The Embroideress was a quarterly magazine published by the London-based embroidery thread manufacturer Pearsall and Company and the Old Bleach Linen Company of Ireland, starting in 1922 and continuing until 1939. Issues contained a variety of types of material, including current designs, information on embroidery from different countries, articles about historical textiles or collections, and different embroidery techniques. Most illustrations were black and white, but plates were printed in color. The Embroideress also reviewed current embroidery exhibits and books on the topic. It cost 1 shilling per copy, and could be obtained by subscription. Collections of articles from spans of issues ("parts") were also published, edited by Mrs. J. D. Rolleston. For example, volume two of the collected articles was published in 1925, and included material from parts 9 to 16.

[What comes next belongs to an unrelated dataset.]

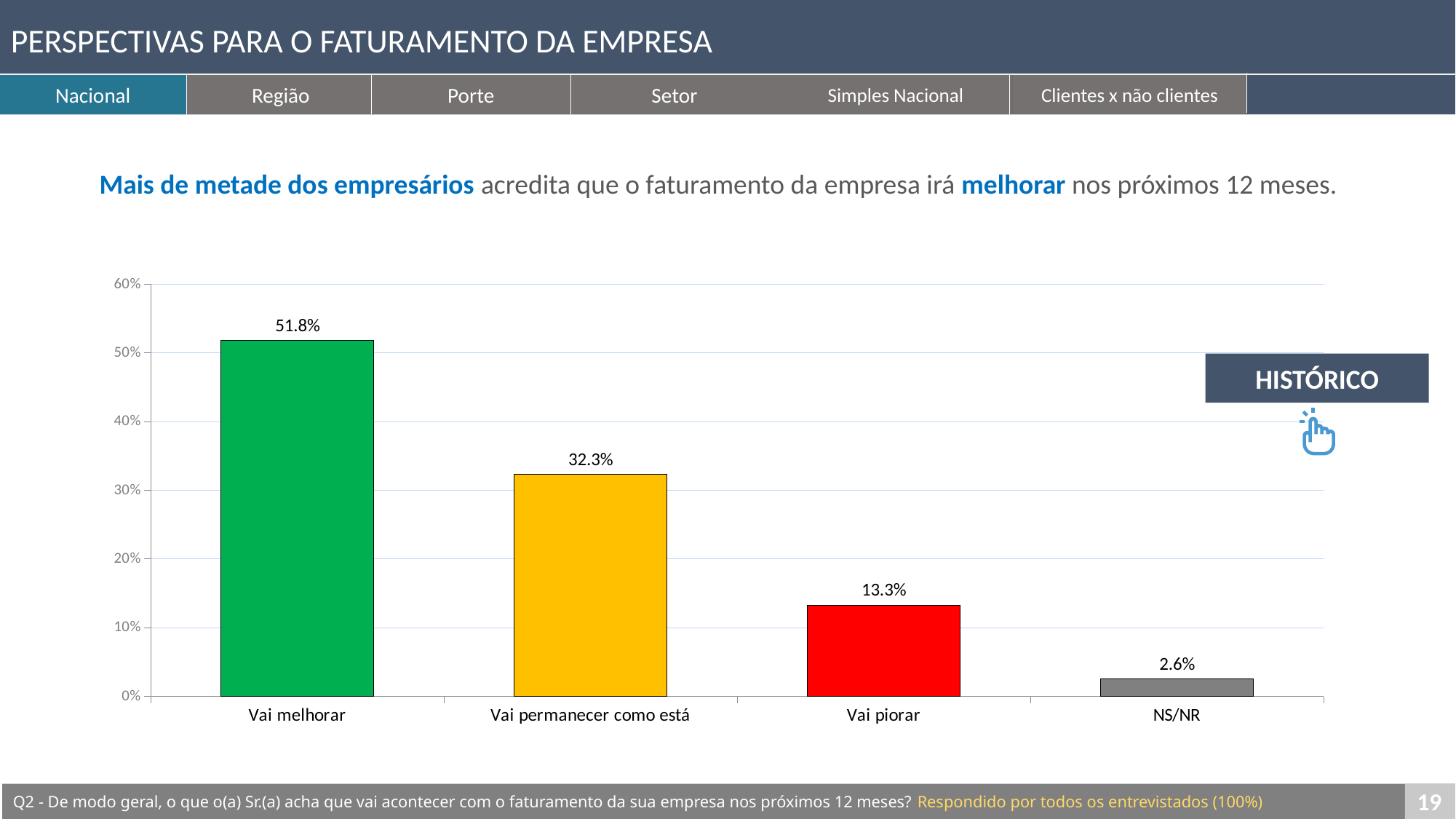
What is the difference between the values for "Vai piorar" and "NS/NR"? 10.7% Which category has the lowest value? NS/NR How many categories are shown on the chart? 4 What is the value for "NS/NR"? 2.6% What colour is the bar for "Vai piorar"? Red What is the value for "Vai melhorar"? 51.8% What is the value for "Vai permanecer como está"? 32.3% What is the value for "Vai piorar"? 13.3% What is the difference between the values for "Vai melhorar" and "Vai permanecer como está"? 19.5% Which category has the highest value? Vai melhorar What kind of chart is shown on the slide? Bar chart Which is larger, the value for "Vai permanecer como está" or the value for "Vai piorar"? Vai permanecer como está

The Embroideress published articles by a new generation of embroidery teachers who were leading the way in adding modernity and personal creativity in stitching. The noted author of embroidery books Louisa Pesel was a contributor to the magazine. In issue number 9, 1924, she provided this advice: "Colour or stitchery, which is to be the more predominant? ...[W]ith elaborate technique, simple colouring or monochrome should be used, but if the colouring was polychrome the greatest simplicity and uniformity of stitch was necessary." Margaret Foster, who originated Wessex stitchery, had an article in The Embroideress issue number 50, 1934, in which she provided instructions for this technique. The noted needlewoman Ann Macbeth also had articles published in the magazine.